The stage arise, and the big clouds descend;

So now in very deed I might behold

This ponderous globe, and all yon marble roof,
Meet like the hands of Jove, and crush mankind,
For all the elements, &c.

ADVERTISEMENT.

Having spoken of Mr. Powell, as sometimes raising himself applause from the ill taste of an audience; I must do him the justice to own, that he is excellently formed for a tragedian, and, when he pleases, deserves the admiration of the best judges; as I doubt not but he will in the Conquest of Mexico, which is acted for his own benefit tomorrow night.

No. 42. WEDNESDAY, APRIL 18.

Garganum mugire putes nemus aut mare Thuscum,
Tanto cum strepitu ludi spectantur, et artes,
Divitiæque peregrina; quibus oblitus actor
Cum stetit in scena, concurrit dextera lævæ.

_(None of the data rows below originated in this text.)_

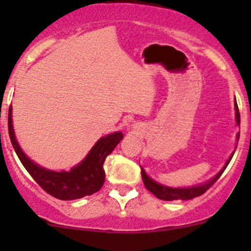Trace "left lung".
Returning <instances> with one entry per match:
<instances>
[{"label":"left lung","instance_id":"1","mask_svg":"<svg viewBox=\"0 0 251 251\" xmlns=\"http://www.w3.org/2000/svg\"><path fill=\"white\" fill-rule=\"evenodd\" d=\"M235 120H237L238 125H240V115L237 103H235ZM237 140H239V135L237 136ZM233 154L234 153H232V155L229 156V159L227 160L226 165L222 168V170L220 171L216 176L212 177V178L209 179L207 182H205L204 184H199V186L189 187V188H171V187L163 186V184L156 183V182L153 181L151 177L147 176L146 171L141 168L142 178H143V183L144 186H146V188L148 189L151 193H153L158 199H161V201H189V199H193L196 198V197L204 194L205 192H206L207 189L220 178V176H221L222 173L225 171V169L227 168L228 163L231 161Z\"/></svg>","mask_w":251,"mask_h":251}]
</instances>
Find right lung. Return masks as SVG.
I'll use <instances>...</instances> for the list:
<instances>
[{
  "mask_svg": "<svg viewBox=\"0 0 251 251\" xmlns=\"http://www.w3.org/2000/svg\"><path fill=\"white\" fill-rule=\"evenodd\" d=\"M8 133L18 158L27 173L44 191L60 201H74L100 191L105 179L103 169L105 158L124 137L121 132H114L102 137L78 165L70 171L55 173L35 164L20 149L12 125V107H9L8 111Z\"/></svg>",
  "mask_w": 251,
  "mask_h": 251,
  "instance_id": "add662e5",
  "label": "right lung"
}]
</instances>
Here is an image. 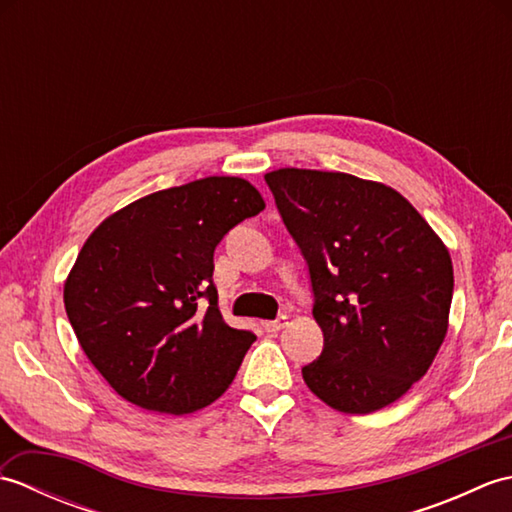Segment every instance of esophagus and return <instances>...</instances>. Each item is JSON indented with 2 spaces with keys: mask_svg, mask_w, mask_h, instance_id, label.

Dixit adhuc aliquid? Nil sane. Quid placet ergo?
Lana Tarentino violas imitata veneno.

HOR.

ARISTOTLE has observed, that ordinary writers in tragedy endeavour to raise terror and pity in their audience, not by proper sentiments and expressions, but by the dresses and decorations of the stage. There is something of this kind very ridiculous in the English theatre. When the author has a mind to terrify us, it thunders; when he would make us melancholy, the stage is darkened. But among all our tragic artifices, I am the most offended at those which are

made use of to inspire us with magnificent ideas of the persons that speak. The ordinary method of making an hero, is to clap a huge plume of feathers upon his head, which rises so very high, that there is often a greater length from his chin to the top of his head, than to the sole of his foot. One would believe, that we thought a great man and a tall man the same thing. This very much embarrasses the actor, who is forced to hold his neck extremely stiff and steady all the while he speaks; and, notwithstanding any anxieties which he pretends for his mistress, his country, or his friends, one may see by his action, that his greatest care and concern is to keep the plume of feathers from falling off his head. For my own part, when I see a man uttering his complaints under such a mountain of feathers, I am apt to look upon him rather as an unfortunate lunatic than a distressed hero. As these superfluous ornaments upon the head make a great man, a princess generally receives her grandeur from those additional encumbrances that fall into her tail: I mean the broad sweeping train that follows her in all her motions, and finds constant employment for a boy who stands behind her to open and spread it to advantage. I do not know how others are affected at this sight, but I must confess, my eyes are wholly taken up with the page's part; and as for the queen, I am not so attentive to anything she speaks, as to the right adjusting of her train, lest it should chance to trip up her heels, or incommode her, as she walks to and fro upon the stage. It is, in my opinion, a very odd spectacle, to see a queen venting her passion in a disordered motion, and a little boy taking care all the while that they do not ruffle the tail of her gown. The parts that the two persons act on the stage at the same time, are very different: the princess is afraid lest she should incur the displeasure of the king her father, or lose the hero her lover, whilst her attendant is only concerned lest she should entangle her feet in her petticoat.

We are told, that an ancient tragic poet, to move the pity of his audience for his exiled kings and distressed heroes, used to make the actors represent them in dresses and clothes that were threadbare and decayed. This artifice for moving pity seems as ill-contrived, as that we have been speaking

1 Persons that speak.] Flat, and, at the same time, inaccurate :which-that.